The editors of the Washington Post complained that "neither party wants to take the ax to the broad" entitlement programs such as "Social Security, Medicare, and Medicaid, that make up the bulk of the budget."
`Volunteerism' summit
A few days before the budget deal, the president
participated in a government-sponsored "Presidents' Summit
for America's Future" in Philadelphia. The three-day
gathering, which began April 27, launched a volunteer
campaign aimed at sugarcoating the attacks on the social
gains of working people. Former Gen. Colin Powell, who led
Washington's slaughter against the Iraqi people during the
1991 Persian Gulf War, was the meeting's chairman. Powell,
Clinton, and former presidents James Carter and George Bush
addressed an April 27 rally of 5,000 calling on them to
volunteer their labor to compensate for federal cuts in jobs
and social programs.
At the volunteer summit Clinton announced plans to triple the current 200 scholarships under the "Police Corps," which gives grants to college students who agree to serve at least four years as cops. He said he would push more federal workers to volunteer for charities, and took part in a well- hyped effort to paint over graffiti.

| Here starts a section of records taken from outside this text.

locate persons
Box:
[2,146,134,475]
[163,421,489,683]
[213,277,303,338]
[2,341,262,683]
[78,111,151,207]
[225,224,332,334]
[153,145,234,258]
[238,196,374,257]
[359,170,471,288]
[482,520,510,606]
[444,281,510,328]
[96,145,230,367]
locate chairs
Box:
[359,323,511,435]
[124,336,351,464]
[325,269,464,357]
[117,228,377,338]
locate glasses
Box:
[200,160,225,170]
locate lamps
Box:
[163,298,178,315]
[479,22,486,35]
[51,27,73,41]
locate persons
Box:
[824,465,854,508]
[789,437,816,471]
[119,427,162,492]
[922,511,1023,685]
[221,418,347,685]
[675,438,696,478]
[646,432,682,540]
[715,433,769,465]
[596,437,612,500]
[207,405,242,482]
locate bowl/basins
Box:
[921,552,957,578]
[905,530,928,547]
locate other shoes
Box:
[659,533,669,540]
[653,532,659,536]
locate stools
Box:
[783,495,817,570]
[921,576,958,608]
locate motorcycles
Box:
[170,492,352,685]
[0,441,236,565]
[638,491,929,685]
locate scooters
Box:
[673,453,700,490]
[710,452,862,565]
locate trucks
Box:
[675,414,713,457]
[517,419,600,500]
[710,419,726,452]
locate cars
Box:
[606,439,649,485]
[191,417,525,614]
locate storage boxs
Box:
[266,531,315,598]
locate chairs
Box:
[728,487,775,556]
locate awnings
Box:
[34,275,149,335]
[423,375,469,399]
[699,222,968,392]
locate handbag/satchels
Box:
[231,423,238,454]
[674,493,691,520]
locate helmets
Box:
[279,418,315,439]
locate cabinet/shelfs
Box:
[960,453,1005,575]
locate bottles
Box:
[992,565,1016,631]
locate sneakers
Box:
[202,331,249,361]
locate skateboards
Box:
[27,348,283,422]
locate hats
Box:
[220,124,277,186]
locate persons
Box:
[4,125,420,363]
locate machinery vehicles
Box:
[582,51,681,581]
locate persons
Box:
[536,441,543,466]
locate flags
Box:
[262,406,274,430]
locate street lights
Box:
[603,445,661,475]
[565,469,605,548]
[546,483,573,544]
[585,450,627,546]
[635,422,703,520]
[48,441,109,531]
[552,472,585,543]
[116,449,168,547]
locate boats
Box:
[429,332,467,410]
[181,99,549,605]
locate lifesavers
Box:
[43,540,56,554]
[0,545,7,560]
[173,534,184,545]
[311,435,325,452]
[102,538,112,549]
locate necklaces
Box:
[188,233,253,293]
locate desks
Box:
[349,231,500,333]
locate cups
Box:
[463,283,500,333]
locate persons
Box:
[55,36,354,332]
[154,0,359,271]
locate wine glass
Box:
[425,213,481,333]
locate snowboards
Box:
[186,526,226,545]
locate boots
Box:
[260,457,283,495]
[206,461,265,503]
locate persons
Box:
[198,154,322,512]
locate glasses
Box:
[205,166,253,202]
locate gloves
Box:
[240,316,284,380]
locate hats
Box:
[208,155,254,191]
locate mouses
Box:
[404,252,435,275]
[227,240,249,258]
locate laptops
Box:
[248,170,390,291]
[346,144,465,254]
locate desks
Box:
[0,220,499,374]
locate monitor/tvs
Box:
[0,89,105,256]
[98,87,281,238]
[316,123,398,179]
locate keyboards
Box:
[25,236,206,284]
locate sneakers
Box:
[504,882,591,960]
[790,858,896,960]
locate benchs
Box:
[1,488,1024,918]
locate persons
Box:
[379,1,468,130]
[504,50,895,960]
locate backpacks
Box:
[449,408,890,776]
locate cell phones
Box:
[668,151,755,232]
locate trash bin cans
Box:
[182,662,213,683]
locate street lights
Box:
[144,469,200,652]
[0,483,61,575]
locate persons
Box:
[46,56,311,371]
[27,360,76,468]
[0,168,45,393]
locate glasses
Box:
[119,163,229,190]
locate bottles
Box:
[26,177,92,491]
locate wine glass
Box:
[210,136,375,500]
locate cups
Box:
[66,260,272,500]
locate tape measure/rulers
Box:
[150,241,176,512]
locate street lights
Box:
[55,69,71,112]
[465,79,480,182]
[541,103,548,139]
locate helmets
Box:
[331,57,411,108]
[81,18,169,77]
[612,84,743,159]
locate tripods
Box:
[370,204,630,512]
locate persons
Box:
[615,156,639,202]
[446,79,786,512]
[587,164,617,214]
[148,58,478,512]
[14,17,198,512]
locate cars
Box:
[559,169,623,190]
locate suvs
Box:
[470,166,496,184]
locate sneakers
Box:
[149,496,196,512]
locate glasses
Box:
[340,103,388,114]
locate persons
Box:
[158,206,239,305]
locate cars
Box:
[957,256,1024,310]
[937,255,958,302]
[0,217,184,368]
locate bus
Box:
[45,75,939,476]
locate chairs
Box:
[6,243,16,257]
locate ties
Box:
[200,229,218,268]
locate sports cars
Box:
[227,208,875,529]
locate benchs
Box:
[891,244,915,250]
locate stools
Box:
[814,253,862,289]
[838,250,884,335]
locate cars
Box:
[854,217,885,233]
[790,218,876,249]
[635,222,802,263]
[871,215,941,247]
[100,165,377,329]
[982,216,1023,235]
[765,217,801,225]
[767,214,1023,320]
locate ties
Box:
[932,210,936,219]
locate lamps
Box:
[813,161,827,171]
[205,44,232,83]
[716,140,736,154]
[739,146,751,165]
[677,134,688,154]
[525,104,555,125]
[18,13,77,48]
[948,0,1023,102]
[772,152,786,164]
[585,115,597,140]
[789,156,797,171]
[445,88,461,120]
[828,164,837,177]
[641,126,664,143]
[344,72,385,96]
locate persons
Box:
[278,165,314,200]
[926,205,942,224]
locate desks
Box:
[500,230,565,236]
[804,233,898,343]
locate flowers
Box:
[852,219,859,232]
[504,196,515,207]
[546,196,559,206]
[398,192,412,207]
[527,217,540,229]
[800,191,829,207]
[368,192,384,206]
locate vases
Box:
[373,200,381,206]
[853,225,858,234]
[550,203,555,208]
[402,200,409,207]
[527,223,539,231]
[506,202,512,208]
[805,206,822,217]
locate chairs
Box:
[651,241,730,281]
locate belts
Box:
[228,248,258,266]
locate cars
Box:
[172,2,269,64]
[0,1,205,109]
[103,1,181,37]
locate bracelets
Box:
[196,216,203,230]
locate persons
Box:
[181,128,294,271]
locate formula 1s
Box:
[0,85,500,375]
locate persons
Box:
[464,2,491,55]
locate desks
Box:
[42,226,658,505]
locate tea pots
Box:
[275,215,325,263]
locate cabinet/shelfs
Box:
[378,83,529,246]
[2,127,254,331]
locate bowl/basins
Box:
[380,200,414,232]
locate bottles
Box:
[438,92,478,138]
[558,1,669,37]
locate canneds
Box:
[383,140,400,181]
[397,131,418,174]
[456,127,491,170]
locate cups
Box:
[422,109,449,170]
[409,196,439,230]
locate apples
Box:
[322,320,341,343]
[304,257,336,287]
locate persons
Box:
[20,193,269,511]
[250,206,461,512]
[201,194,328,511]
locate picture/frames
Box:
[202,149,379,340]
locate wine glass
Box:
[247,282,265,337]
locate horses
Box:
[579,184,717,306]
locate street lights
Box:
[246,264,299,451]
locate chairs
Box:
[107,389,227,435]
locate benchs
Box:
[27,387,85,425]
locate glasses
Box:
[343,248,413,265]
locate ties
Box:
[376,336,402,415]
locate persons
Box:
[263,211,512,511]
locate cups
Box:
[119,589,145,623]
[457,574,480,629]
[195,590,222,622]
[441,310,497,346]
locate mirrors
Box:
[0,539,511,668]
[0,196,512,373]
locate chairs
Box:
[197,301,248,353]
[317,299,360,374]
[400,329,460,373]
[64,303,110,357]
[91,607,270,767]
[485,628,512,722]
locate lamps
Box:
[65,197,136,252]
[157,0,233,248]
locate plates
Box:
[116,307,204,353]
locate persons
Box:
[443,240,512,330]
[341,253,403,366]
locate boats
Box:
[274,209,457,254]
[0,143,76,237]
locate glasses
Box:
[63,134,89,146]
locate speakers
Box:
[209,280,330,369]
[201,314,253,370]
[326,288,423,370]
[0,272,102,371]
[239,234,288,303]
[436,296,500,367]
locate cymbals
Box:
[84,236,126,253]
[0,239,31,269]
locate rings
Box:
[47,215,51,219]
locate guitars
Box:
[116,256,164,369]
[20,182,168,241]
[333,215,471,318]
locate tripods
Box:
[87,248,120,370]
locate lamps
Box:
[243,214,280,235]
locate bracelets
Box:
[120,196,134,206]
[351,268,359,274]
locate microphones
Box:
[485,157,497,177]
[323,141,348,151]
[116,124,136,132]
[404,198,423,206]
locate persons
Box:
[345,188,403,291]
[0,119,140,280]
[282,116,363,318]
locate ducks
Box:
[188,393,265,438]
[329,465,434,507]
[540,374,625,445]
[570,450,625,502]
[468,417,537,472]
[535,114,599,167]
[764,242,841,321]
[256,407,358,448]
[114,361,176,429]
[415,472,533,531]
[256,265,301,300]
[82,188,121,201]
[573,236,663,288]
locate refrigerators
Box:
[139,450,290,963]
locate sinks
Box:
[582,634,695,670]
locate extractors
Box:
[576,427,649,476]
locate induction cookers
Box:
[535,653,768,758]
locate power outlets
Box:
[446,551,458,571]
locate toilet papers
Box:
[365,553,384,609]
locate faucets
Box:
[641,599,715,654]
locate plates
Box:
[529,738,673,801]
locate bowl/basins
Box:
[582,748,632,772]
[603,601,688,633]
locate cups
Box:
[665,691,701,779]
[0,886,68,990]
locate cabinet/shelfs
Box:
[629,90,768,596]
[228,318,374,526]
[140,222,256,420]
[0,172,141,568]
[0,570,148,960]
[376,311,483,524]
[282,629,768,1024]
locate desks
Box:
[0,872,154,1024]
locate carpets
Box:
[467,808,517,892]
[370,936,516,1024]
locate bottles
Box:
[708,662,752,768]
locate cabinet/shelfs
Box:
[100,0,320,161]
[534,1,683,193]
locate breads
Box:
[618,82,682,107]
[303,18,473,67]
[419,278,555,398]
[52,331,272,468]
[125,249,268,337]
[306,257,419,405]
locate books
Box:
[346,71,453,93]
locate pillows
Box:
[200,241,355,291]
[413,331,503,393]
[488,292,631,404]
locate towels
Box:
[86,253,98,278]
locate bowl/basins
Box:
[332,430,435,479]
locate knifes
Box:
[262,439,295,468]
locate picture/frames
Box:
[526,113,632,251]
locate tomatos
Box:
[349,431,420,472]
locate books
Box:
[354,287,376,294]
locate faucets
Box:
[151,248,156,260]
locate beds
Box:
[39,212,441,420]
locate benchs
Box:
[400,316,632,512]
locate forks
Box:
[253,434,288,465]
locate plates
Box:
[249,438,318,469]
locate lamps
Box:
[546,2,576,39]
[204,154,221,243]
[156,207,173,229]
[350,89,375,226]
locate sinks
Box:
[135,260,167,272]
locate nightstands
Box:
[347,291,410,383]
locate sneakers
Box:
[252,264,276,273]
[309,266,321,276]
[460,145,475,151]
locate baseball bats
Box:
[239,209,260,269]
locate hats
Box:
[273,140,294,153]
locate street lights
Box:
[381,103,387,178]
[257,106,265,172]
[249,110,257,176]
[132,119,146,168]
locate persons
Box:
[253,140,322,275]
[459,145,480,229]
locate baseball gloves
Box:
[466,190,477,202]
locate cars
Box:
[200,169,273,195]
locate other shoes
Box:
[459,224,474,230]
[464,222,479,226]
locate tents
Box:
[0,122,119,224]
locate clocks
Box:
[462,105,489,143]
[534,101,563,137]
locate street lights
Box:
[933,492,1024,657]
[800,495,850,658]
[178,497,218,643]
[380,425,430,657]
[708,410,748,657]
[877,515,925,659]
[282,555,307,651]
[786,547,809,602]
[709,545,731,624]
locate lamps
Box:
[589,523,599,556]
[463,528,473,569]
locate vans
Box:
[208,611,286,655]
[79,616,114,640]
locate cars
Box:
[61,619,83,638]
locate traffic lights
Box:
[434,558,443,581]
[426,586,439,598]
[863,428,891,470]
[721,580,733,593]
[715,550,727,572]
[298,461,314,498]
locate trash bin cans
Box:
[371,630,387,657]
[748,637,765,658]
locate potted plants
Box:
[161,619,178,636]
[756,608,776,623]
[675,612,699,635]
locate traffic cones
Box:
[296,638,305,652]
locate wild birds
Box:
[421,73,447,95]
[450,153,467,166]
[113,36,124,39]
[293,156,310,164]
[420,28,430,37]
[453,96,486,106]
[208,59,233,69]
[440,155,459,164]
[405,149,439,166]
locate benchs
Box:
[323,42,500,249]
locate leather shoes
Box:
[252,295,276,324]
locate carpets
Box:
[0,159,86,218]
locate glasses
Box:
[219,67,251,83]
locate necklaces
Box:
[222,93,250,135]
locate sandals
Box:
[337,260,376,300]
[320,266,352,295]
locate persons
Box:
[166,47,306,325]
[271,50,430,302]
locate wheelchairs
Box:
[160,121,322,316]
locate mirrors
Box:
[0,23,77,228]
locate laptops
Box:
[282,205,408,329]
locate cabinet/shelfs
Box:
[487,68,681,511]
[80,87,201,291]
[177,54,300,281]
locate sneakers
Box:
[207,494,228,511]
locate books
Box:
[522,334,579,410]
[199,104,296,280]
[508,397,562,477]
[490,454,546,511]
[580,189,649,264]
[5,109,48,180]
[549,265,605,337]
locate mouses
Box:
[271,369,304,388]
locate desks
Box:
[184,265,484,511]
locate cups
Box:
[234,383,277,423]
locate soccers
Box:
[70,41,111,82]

Meanwhile, as the bipartisan assault on the social wage continues, the White House is preparing deeper attacks on affirmative action programs. Government officials announced May 5 that the Clinton administration is revising its approach on business contracts for oppressed nationalities.
The measure is a response to a Supreme Court decision stating affirmative action programs were constitutional only where there was concrete evidence of discrimination. The Commerce Department is conducting an industry-by-industry review on discrimination in the awarding of government contracts. Officials say the review could eliminate, suspend, or cut back federal contracts to minority-owned businesses worth $200 billion a year.
This probe follows an April 8 ruling by the 9th U.S. Circuit Court of Appeals in San Francisco, which ended an injunction that halted the implementation of Proposition 209. This measure, officially bearing the cynical title of the California Civil Rights Initiative, bans affirmative action programs in public hiring and education.
Campaigns for similar anti-affirmative action measures are planned in the states of Arizona, Colorado, Florida, Massachusetts, Michigan, North Dakota, Ohio, Oregon, and Washington. Rep. Charles Canady from Florida has declared he will sponsor a bill in the U.S. Congress that would roll back federal affirmative action programs.
Meanwhile, the so-called Whitewater scandal continues to stalk Clinton. New York Times columnist A.M. Rosenthal wrote May 5 that he "rejected" the statement by Clinton and his wife Hillary that no one at the White House knew former Associate Attorney General Webster Hubbell was possibly facing criminal charges when he resigned from that post in 1994. Whitewater independent counsel Kenneth Starr is investigating whether Clinton or his aides helped find employment for Hubbell to encourage him not to cooperate with the Whitewater probe.
In 1994 Clinton met with James Riady, whose family owns the Indonesian-based Lippo Group, shortly before he held a meeting with Hubbell. Later, the Lippo Group hired Hubbell for $100,000, a few months before he went to prison for bilking the Rose Law Firm in Little Rock, Arkansas, where he was a partner with Hillary Clinton.
Rosenthal wrote that he was now convinced the Clintons
risked "an obstruction of justice charge, the accusation
that led to Richard Nixon's resignation."